Sabemos que a fé é um dom, que ela é uma virtude teologal, que ela precisa de ser alimentada pelo estudo e pela oração. Sabemos tudo isso e mais alguma coisa, mas o mais importante de tudo de que precisamos saber sobre a fé é que é necessário vivê-la.

O Santo Padre proclamou o ano da fé, que começou no dia 11 de outubro passado, recordando o Concílio Vaticano II e o Catecismo da Igreja Católica, que apareceu em 1993, quando era Papa, João Paulo II.

Durante este ano da fé, a Igreja católica fará de tudo para que seus fiéis aprendam mais os princípios básicos da sua fé, ou seja, que o católico saiba realmente o que faz parte da sua crença, que ele conheça as linhas mestras da sua fé, que ele saiba responder, como diz São Pedro àqueles que os interrogarem respeito da sua esperança (1 Pe.3,15). 

Todavia, o maior esforço da Igreja deverá se concentrar sobre colocar em prática  essa mesma fé. pois, com efeito, domo disse são Tiago, a fé sem obrasé morta. (Ti 2,17 )

Um dos pontos básicos dessa vivência da fé está no saber sofrer com fé e pela fé. 

O profeta Isaías nos fala que o servo sofredor foi levado ao matadouro para espiar as faltas de muitos (Is 53,10 ). Por sua vez, o autor da Carta aos hebreus declara que todos os que sofrerem com Cristo, com Ele ressuscitarão para a glória da casa do Pai (Heb 4,14-16 )

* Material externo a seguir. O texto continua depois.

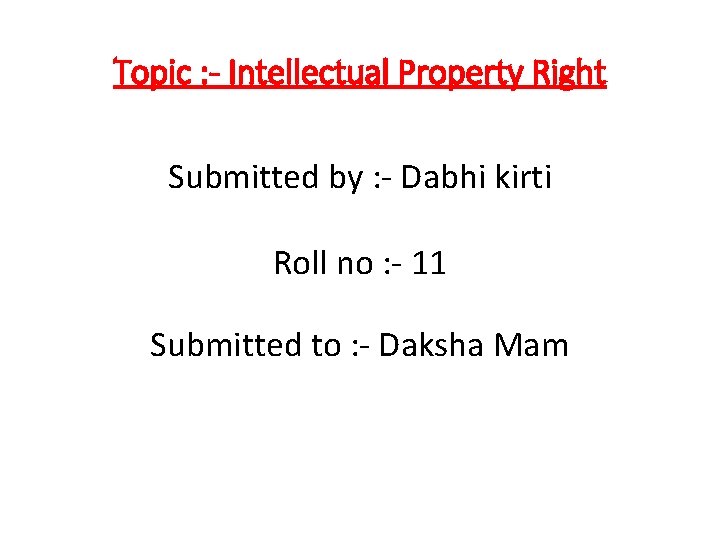 Topic : - Intellectual Property Right Submitted by : - Dabhi kirti Roll no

Todavia, como Tiago e João (Mc 10, 35-37) muitos discípulos de Jesus, estão unicamente preocupados com os primeiros lugares do reino de Reino. A cruz, isto é, o sofrimento parece algo estranho à vida do cristão. 

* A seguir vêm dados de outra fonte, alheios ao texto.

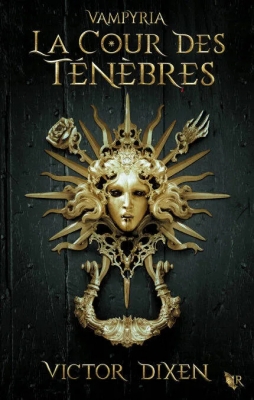 Vampyria, tome 1 : La Cour des ténèbres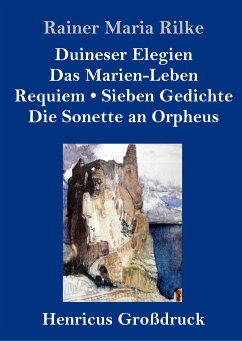 Duineser Elegien / Das Marien-Leben / Requiem / Sieben Gedichte / Die Sonette an Orpheus (Großdruck) - Rilke, Rainer Maria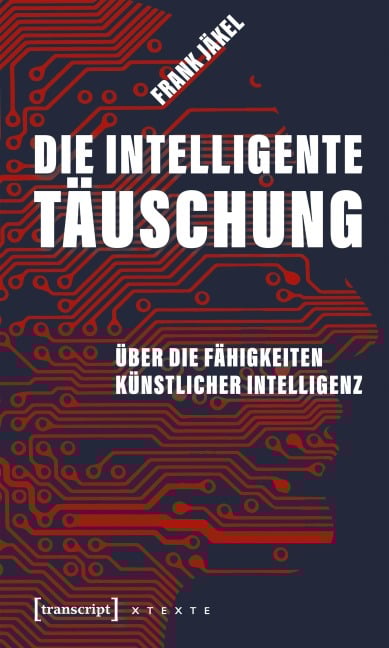 Die intelligente Täuschung - Frank Jäkel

A maior preocupação de muitos cristãos é viver bem, é viver sem dor, é não sofrer nada. Se, por acaso, tenhamos de sofrer, ou sofremos revoltados, ou sofremos sem nenhuma ligação com a cruz de Cristo ou sem nenhuma visão da vida eterna. Ora, embora Deus não seja masoquista, é preciso não esquecer de que a salvação só acontece com a cruz e pela cruz.

Essa é a nossa fé e, na prática, essa fé esta muito longe de ser vivida.